Memang, sebenarnya hari lahir setiap tahunnya tak terlalu banyak berbeda dengan hari-hari biasanya. Yang berbeda adalah, di hari itu akan ada banyak doa yang dituai, banyak senyum yang disunggingkan, banyak permintaan yang harus diladeni (terutama permintaan traktir), dan banyak target yang harus dievaluasi dan diperbaiki dan bahkan mungkin dibikin target baru. Itulah, yang kualami hari ini.
Tengah malam, handphone tak henti-hentinya berbunyi. Dimulai dari tengah malam pukul 00.00 bahkan mungkin belum berhenti sampai bertemu malam kembali. Kubuka situs jejaring pertemanan sosial dan tampaklah deretan ucapan selamat serta doa dari para sahabat. Hal-hal lumrah yang biasa ditemui ketika kita menemui hari lahir setiap tahunnya. Kuharap, doa itu tak hanya muncul hari ini tapi juga dalam jangka waktu yang lama di keesokan harinya.

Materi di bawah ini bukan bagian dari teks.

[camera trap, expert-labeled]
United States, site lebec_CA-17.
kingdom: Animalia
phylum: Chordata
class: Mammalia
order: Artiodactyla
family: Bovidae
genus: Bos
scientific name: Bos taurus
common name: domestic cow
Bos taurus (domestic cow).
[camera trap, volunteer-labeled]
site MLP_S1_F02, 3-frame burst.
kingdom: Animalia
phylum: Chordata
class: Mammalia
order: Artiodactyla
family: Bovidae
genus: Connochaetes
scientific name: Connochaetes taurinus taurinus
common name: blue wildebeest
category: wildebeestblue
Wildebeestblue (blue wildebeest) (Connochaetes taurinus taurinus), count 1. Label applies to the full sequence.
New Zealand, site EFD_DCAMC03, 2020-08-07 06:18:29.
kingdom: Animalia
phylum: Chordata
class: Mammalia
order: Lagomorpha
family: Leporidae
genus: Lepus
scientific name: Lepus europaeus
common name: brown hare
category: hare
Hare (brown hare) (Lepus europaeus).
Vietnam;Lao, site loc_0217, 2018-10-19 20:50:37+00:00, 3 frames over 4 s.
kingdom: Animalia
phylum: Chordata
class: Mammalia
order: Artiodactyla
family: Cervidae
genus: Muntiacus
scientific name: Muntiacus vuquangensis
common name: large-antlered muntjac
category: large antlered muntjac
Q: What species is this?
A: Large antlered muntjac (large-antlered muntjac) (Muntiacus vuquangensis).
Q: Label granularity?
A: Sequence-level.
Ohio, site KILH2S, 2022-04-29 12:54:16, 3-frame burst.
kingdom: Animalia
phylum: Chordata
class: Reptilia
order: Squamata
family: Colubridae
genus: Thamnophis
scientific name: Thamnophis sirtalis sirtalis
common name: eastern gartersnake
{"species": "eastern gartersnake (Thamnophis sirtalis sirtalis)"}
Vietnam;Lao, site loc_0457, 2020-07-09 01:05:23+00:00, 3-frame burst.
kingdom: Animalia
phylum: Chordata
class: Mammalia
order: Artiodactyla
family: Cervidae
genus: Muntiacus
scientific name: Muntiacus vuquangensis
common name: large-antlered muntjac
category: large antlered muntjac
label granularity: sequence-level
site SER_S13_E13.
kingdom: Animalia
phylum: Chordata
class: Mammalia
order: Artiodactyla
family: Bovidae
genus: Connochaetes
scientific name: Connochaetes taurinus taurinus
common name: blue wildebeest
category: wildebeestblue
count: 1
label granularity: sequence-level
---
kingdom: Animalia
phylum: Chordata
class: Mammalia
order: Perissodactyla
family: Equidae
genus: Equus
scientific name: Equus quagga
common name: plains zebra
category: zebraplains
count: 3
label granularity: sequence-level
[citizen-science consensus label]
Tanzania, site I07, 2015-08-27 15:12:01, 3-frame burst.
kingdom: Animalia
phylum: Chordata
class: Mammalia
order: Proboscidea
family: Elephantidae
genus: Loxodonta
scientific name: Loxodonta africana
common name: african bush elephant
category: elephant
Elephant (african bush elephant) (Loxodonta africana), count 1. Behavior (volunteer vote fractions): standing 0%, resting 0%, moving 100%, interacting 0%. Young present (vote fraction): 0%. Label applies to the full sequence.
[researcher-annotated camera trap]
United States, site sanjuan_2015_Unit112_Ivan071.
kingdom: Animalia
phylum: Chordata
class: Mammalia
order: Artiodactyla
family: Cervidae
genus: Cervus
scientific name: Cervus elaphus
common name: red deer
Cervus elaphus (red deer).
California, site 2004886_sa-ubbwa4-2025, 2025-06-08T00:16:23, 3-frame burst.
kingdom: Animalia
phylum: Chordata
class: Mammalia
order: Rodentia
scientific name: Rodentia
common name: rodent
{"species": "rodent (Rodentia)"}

Dua lusin sudah hari ini, lengkap. Memang sih, mungkin bagi sebagian orang ketika menapaki usia ini terkesan biasa saja. Namun, bagiku setiap tahunnya di tanggal ini adalah moment mengingat sesuatu yang telah pergi. Tapi anehnya, justru di hari lahir banyak orang yang mengucapkan kata "selamat" padahal usia ini kian berkurang dan jatah kontraknya di dunia nyaris habis dan mungkin sudah di ujung tanduk. Satu keanehan yang tak pernah berubah dari zaman baheula sampai sekarang dan bahkan mungkin akan awet sampai nanti.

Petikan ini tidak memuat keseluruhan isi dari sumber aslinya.